:: WHAT THE TASK REQUIRES ::
Please continue the passage on motion tracking in MRI from its last sentence.

:: EXCERPT ::
>>>

Motion artifact is a major and inherent challenge in MRI. In brain imaging, the involuntary and voluntary head motion of patients can be approximated as rigid motion with 6 degrees of freedom (DOF) [[1], [2], [3]] in most imaging scenarios, which introduces phase shifts and rotations of the k-space during acquisition, and correspondingly results in artifacts. In neck or abdominal imaging, physiological motions, such as respiration, coughing, and swallowing, are the major causes of artifacts. These non-rigid physiological motions usually introduce complex k-space corruption and result in compound artifacts in reconstructed images.

To correct motion artifacts, several motion tracking methods have been proposed, including navigator-based, field detection-based, and optical motion tracking-based methods [1,2]. Among these methods, optical motion tracking methods have the unique advantages of high accuracy and precision, high tracking frame rate, and independence from the imaging process [1,4]. However, most existing optical tracking techniques are marker-based, including moiré phase [[5], [6], [7], [8], [9]], reflective spheres [10,11], and self-encoded markers [[12], [13], [14], [15]]. The marker-based optical tracking techniques require subjects to affix or wear markers during the entire scan. These markers may not only disturb the subjects but introduce bias when the marker fixation to the patient is imperfect [1,2], especially for uncooperative patients and children. Recently, a few markerless motion tracking systems, which measure the 3D facial surface based on the speckle-structured light, have been proposed and proven effective in brain imaging [[16], [17], [18]]. However, all these optical tracking devices were only demonstrated in rigid motion correction for brain imaging, while their capabilities in physiological motion compensation have not been investigated. Although some other techniques were proposed to extract respiratory motion by analyzing the illumination, 2D texture, or single-point depth changes of the subject's skin without need for measuring marker positions [[19], [20], [21]], their ability to track 3D rigid motion is limited in terms of accuracy and detection range.

<<<

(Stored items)
>>>

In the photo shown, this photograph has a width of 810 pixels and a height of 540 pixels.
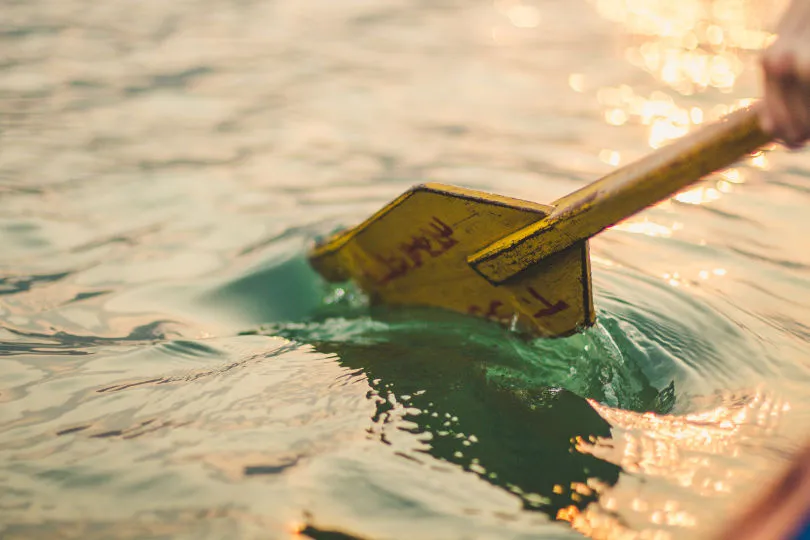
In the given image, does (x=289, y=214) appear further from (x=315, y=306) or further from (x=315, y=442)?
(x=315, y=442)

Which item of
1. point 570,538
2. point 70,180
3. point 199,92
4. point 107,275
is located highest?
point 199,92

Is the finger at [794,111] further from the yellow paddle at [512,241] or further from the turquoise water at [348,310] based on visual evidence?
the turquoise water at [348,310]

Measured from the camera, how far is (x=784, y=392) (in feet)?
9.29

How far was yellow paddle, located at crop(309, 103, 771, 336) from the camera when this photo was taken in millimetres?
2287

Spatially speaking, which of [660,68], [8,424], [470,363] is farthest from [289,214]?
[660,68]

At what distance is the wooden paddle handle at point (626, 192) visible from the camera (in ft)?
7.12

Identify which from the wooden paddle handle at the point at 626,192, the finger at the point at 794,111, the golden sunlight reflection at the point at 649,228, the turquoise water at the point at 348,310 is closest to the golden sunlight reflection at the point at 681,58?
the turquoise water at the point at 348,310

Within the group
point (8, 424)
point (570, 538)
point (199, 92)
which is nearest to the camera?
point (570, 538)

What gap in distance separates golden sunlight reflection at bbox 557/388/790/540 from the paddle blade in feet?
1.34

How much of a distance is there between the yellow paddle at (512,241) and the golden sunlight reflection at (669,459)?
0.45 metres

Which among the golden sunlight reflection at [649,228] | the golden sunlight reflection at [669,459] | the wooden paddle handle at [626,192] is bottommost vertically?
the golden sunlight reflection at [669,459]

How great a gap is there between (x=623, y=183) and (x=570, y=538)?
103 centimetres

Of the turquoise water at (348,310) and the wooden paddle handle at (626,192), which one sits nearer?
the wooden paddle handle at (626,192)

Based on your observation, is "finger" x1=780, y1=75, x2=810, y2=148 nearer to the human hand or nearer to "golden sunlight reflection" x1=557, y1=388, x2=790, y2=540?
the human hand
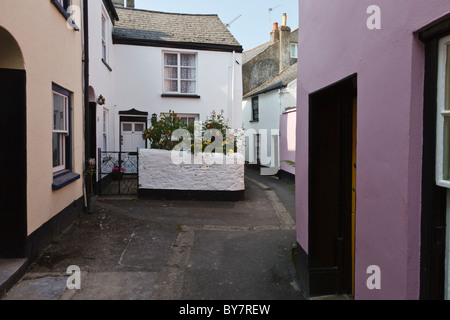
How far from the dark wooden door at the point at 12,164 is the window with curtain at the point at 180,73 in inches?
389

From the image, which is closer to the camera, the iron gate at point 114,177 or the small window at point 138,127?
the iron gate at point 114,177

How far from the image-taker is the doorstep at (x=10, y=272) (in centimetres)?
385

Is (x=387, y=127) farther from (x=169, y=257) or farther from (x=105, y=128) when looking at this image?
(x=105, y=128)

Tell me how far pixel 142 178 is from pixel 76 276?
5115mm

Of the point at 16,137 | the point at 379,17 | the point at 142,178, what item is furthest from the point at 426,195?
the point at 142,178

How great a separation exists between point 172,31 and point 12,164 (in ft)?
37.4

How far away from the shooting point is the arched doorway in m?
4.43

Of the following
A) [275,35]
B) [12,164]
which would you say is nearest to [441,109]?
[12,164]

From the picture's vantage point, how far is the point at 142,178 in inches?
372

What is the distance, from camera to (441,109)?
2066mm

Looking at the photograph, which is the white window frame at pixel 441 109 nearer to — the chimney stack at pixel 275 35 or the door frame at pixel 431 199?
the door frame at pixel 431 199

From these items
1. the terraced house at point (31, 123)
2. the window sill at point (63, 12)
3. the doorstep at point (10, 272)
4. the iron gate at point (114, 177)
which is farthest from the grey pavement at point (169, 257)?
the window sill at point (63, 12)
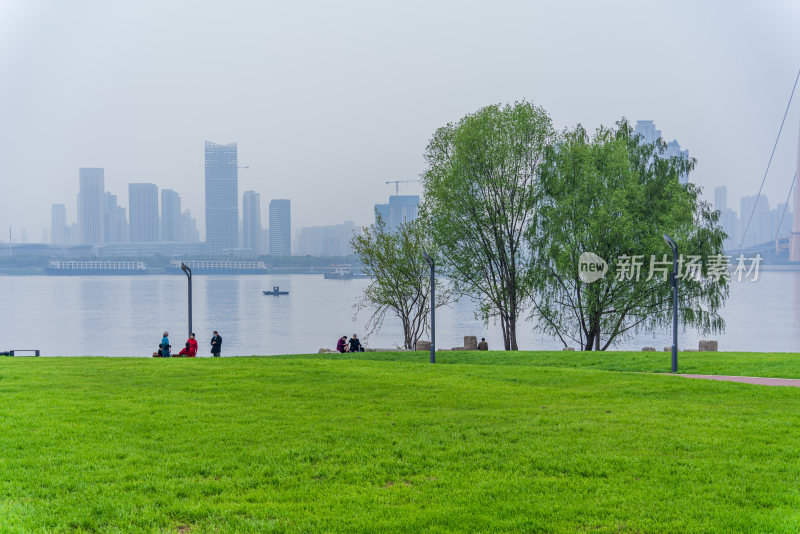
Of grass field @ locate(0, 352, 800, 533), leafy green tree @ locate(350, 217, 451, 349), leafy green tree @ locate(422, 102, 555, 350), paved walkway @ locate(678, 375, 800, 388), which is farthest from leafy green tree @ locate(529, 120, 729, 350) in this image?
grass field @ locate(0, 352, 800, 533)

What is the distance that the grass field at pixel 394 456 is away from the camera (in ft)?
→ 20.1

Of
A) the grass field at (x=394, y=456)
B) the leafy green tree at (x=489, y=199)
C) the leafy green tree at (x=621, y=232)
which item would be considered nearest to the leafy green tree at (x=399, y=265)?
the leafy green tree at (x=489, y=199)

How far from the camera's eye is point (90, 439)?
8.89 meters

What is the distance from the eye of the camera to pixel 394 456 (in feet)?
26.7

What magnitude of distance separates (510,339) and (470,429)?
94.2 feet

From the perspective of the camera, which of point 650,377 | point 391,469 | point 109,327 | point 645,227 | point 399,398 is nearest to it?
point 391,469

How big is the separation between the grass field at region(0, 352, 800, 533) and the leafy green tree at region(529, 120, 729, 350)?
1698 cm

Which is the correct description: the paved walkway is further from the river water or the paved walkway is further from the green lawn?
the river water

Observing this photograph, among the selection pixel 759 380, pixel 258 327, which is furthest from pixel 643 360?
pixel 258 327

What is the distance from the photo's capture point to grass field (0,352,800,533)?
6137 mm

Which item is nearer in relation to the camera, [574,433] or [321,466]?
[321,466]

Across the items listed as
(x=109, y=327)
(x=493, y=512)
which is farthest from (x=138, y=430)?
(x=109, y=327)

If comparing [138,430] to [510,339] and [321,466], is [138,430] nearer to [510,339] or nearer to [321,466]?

<<<

:: OUTPUT ::
In this study, we proposed a Structured Light Optical MOtion tracking (SLOMO) system based on parallel-line structured light, with only one camera and one projector, enabling it to detect both rigid and respiratory motions by sensing 3D-surface changes of subjects during MR acquisition. The SLOMO was validated for rigid motion correction in brain imaging and respiratory motion compensation in liver imaging.